Round-Up

Horor Corona di India saat Kematian 2 Ribu Orang Sehari Jadi Rekor

Tim detikcom - detikNews
Rabu, 21 Apr 2021 22:01 WIB

Bukan tanpa alasan mengapa ada yang menilai Narendra Modi berkontribusi atas meledaknya kasus Corona di India. Nyatanya, Modi dan jajaran menterinya malah menggelar kampanye politik menjelang pemilu daerah di Benggala Barat, yang dihadiri massa.

Seperti dilansir Reuters dan Channel News Asia, Selasa (20/4), kritikan untuk Modi pun berdatangan. Bahkan, dia juga dikritik karena membiarkan umat Hindu berkerumun saat Kumbh Mela.

"Anda menggelar kampanye saat orang-orang menuju pemakaman," begitu kritik Kepala Data Departemen Ilmu Pengetahuan dan Teknologi setempat, Akhilesh Jha.

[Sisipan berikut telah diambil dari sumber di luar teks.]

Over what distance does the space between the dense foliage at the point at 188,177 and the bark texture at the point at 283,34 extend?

"Orang-orang akan meminta pertanggungjawaban Anda, Anda tetap menggelar kampanye," imbuhnya.

Modi juga dikiritk oleh mantan Menteri Luar Negeri India, Nirupama Menon Rao. "Berapa banyak kematian yang dibutuhkan sampai dia menyadari bahwa terlalu banyak orang meninggal?" sebut Nirupama.

Belum ada respons resmi dari juru bicara pemerintahan Modi terkait kritikan ini. Namun Menteri Perkeretaapian, Perdagangan, dan Perindustrian India, Piyush Goyal, menuturkan kepada kantor berita ANI bahwa Modi bekerja selama berjam-jam setiap harinya untuk menangani krisis yang dipicu pandemi.